In 2006, Hayes' Introduction to Hebrew Bible course was selected by Yale as a pilot for the university's Open Courses online platform allowing anyone around the world to access course materials and recordings of the lectures.

In addition to publishing numerous books and publications, Hayes has also dedicated time to institutions supporting Jewish Studies research and scholarship. Hayes has been a visiting professor at the Tel Aviv University Faculty of Law (2015), a visiting professor at the University of Pennsylvania Law School (2018), and a fellow at the Katz Center for Advanced Judaic Studies (2018). Since 2015, she has been a Senior Faculty Fellow at the Shalom Hartman Institute of North America.

From 2012 to 2016, Hayes served as the co-editor of the Association of Jewish Studies Review. In 2017, she was elected president of the Association for Jewish Studies.

In 2021 Hayes was named a Sterling Professor, one of the highest academic honors that Yale University bestows.

== Scholarship ==
Hayes' scholarship addresses a wide range of historical, literary, legal, and philosophical topics in biblical and rabbinic literature.

Her second book, Gentile Impurities and Jewish Identities: Intermarriage and Conversion from the Bible to the Talmud, is a work of cultural history. It examines the diverse ways in which biblical, Second Temple, and rabbinic sources employ purity language to construct Jewish identity and to inscribe and police community boundaries with varying degrees of porousness.

Her most recent book, What's Divine about Divine Law? Early Perspectives, traces two radically distinct conceptions of divine law—Greco-Roman natural law grounded in reason and biblical law grounded in divine will—that emerged in antiquity and confronted one another in the Hellenistic period.

== Personal life ==
In 1988, Hayes married Michael Della Rocca, a Sterling professor of philosophy at Yale University. They have two sons. Hayes and Della Rocca are the second-ever Sterling Professorship couple in Yale University history.

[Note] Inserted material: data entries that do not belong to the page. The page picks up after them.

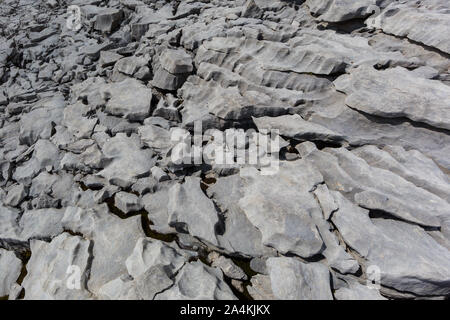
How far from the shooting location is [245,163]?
6.64 metres

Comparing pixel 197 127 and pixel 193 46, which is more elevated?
pixel 193 46

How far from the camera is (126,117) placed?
823cm

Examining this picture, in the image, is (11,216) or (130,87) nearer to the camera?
(11,216)

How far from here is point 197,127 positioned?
24.9 ft

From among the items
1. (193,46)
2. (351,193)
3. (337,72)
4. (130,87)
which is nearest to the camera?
(351,193)

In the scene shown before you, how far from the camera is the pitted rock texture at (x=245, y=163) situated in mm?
4988

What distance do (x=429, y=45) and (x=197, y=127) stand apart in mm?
6616

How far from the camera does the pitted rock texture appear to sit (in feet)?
16.4

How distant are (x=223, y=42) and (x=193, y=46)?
3.83 feet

== Selected publications ==

=== Books ===
- "What's Divine about Divine Law?" (2015) (Note: Winner of the:
 2015 National Jewish Book Award in the category of Scholarship
 2016 Jordan Schnitzer Award from the Association for Jewish Studies
2016 PROSE award in the category of Theology and Religious Studies, given by the Professional and Scholarly Publishing (PSP) Division of the Association of American Publishers (AAP))
- Introduction to the Bible. New Haven, Conn: Yale University Press, 2012. ISBN 9780300181791
- "Gentile Impurities and Jewish Identities: Intermarriage and Conversion from the Bible to the Talmud" (2004)
- "Between the Babylonian and Palestinian Talmuds: Accounting for Halakhic Difference in Selected Sugyot from Tractate Avodah Zarah" (1997) (Note: Awarded the 1999 Salo Baron Prize for a first book in Jewish Thought and Literature by the American Academy for Jewish Research.)